Sources of stem cells: Embryonic stem cells

Answer 28

• Obtained from embryos at an early stage of development.

✔️ Can divide an unlimited number of times and develop into all types of body cell.

✖️ Embryos are destroyed - right to life?

Question 29

Sources of stem cells: Induced pluripotent stem cells

Answer 29

• Created by scientists in a lab by reprogramming adult body cells to become pluripotent.

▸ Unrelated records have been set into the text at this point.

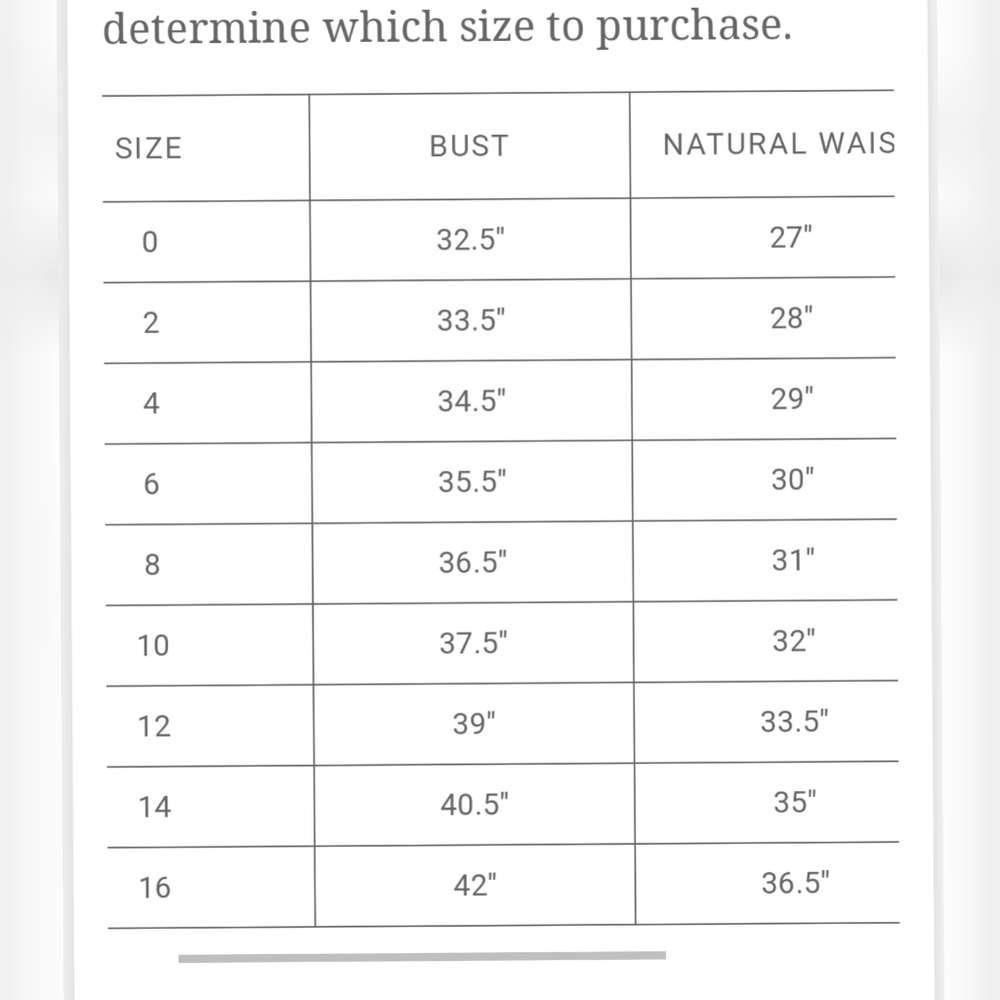 determine which size to purchase.

| SIZE | BUST | NATURAL WAIS |
|---|---|---|
| 0 | 32.5" | 27" |
| 2 | 33.5" | 28" |
| 4 | 34.5" | 29" |
| 6 | 35.5" | 30" |
| 8 | 36.5" | 31" |
| 10 | 37.5" | 32" |
| 12 | 39" | 33.5" |
| 14 | 40.5" | 35" |
| 16 | 42" | 36.5" |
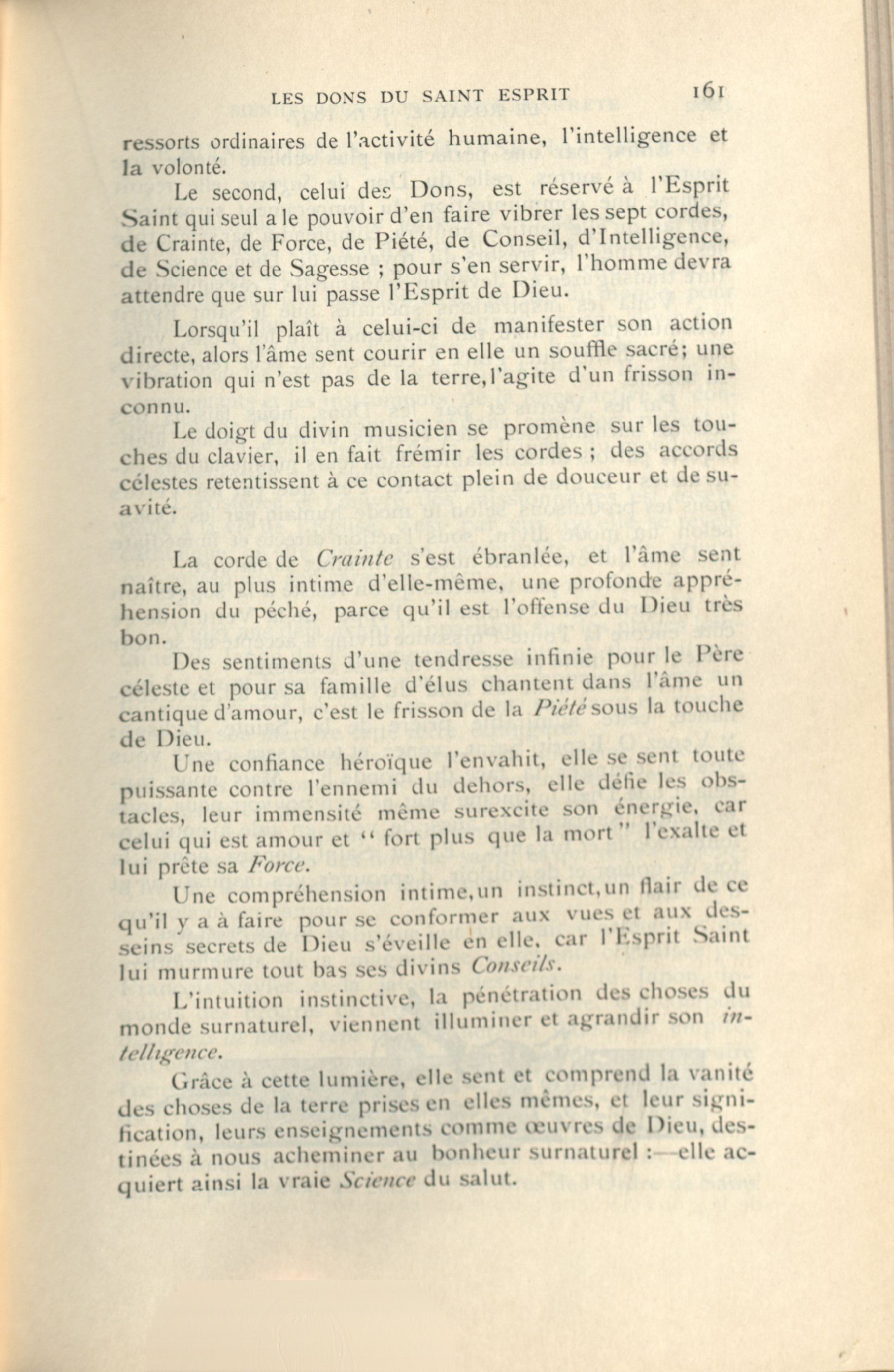 LES DONS DU SAINT ESPRIT 161

ressorts ordinaires de l'activité humaine, l'intelligence et la volonté.

Le second, celui des Dons, est réservé à l'Esprit Saint qui seul a le pouvoir d'en faire vibrer les sept cordes, de Crainte, de Force, de Piété, de Conseil, d'Intelligence, de Science et de Sagesse ; pour s'en servir, l'homme devra attendre que sur lui passe l'Esprit de Dieu.

Lorsqu'il plaît à celui-ci de manifester son action directe, alors l'âme sent courir en elle un souffle sacré; une vibration qui n'est pas de la terre, l'agite d'un frisson inconnu.

Le doigt du divin musicien se promène sur les touches du clavier, il en fait frémir les cordes ; des accords célestes retentissent à ce contact plein de douceur et de suavité.

La corde de Crainte s'est ébranlée, et l'âme sent naître, au plus intime d'elle-même, une profonde appréhension du péché, parce qu'il est l'offense du Dieu très bon.

Des sentiments d'une tendresse infinie pour le Père céleste et pour sa famille d'élus chantent dans l'âme un cantique d'amour, c'est le frisson de la Piété sous la touche de Dieu.

Une confiance héroïque l'envahit, elle se sent toute puissante contre l'ennemi du dehors, elle défie les obstacles, leur immensité même surexcite son énergie, car celui qui est amour et " fort plus que la mort " l'exalte et lui prête sa Force.

Une compréhension intime, un instinct, un flair de ce qu'il y a à faire pour se conformer aux vues et aux desseins secrets de Dieu s'éveille en elle, car l'Esprit Saint lui murmure tout bas ses divins Conseils.

L'intuition instinctive, la pénétration des choses du monde surnaturel, viennent illuminer et agrandir son intelligence.

Grâce à cette lumière, elle sent et comprend la vanité des choses de la terre prises en elles mêmes, et leur signification, leurs enseignements comme œuvres de Dieu, destinées à nous acheminer au bonheur surnaturel :—elle acquiert ainsi la vraie Science du salut.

✔️ Can divide an unlimited number of times and develop into all types of body cell.
✖️ More research needed before they are properly used.

Question 30

Why is transcription controlled?

Answer 30

To determine which genes are expressed, and which are not, to allow proteins to carry out their specific functions.

Question 31

Function: Transcription factors

Answer 31

They bind to promoter regions near the start of target genes, and control expression by controlling the rate of transcription.

Question 32

Transcription factors: Activators

Answer 32

Stimulate or increase the rate of transcription by helping RNA polymerase to bind to the start of gene and activate transcription.

Question 33

Transcription factors: Repressors

Answer 33

Inhibit or decrease the rate of transcription by binding to the start of the target gene, preventing RNA polymerase from binding, stopping transcription.

Question 34

Factors affecting gene expression (transcription): Oestrogen

Answer 34

1) Oestrogen binds to an oestrogen receptor to form an oestrogen-oestrogen receptor complex.
2) This moves from the cytoplasm into the nucleus, where it binds to specific DNA sites near the start of the target gene.
3) This helps RNA polymerase to bind to the start of the target gene, causing the gene to be expressed.

Question 35

Factors affecting gene expression (translation): siRNA

Answer 35

1) Once mRNA has been transcribed it leaves the nucleus and enters the cytoplasm.
2) Here, double-stranded siRNA associates with several proteins and unwinds.
3) One of the resulting single strands of siRNA is broken down and the other is selected.
4) The single strand of siRNA then binds to the target mRNA, through complementary base pairing.
5) The proteins associated with the siRNA cut the mRNA into fragments, so that it can no longer be translated, and is instead degraded.
6) Therefore, the gene isn’t expressed.

Question 36

Definition: Gene expression

Answer 36

When a gene is transcribed and used to make a protein.

Question 37

Factors affecting gene expression (translation): miRNA

Answer 37

1) Once miRNA has been transcribed it leaves the nucleus and enters the cytoplasm, as a long folded double strand.
2) Here, it associates with several proteins and unwinds.
3) One of the resulting single strands of miRNA is broken down and the other is selected.
4) The single strand of miRNA then binds to the target mRNA, meaning the target mRNA isn’t translated.
5) The mRNA is then degraded and the gene isn’t expressed.

Question 38

What is epigenetic control?

Answer 38

The attachment or removal of chemical groups (called epigenetic marks) to or from DNA/Histone proteins to determine whether or not a gene is expressed.

Question 39

How do epigenetic marks work?

Answer 39

They alter how easy it is for the enzymes and other proteins needed for transcription to interact with and transcribe DNA.

Question 40

Controlling gene expression: Increased methylation of DNA

Answer 40

1) Methyl group is attached to the DNA.
2) This changes the DNA structure so that transcriptional machinery (such as enzymes) cannot interact with the gene meaning it is not expressed.

Question 41

Controlling gene expression: Decreased acetylation of histones

Answer 41

1) By adding an acetyl group, the chromatin is less condensed, allowing the transcriptional machinery to access the DNA, allowing genes to be transcribed.
2) By removing an acetyl group, the chromatin becomes more condensed, meaning the transcriptional machinery is unable to access the DNA, and therefore the genes cannot be transcribed.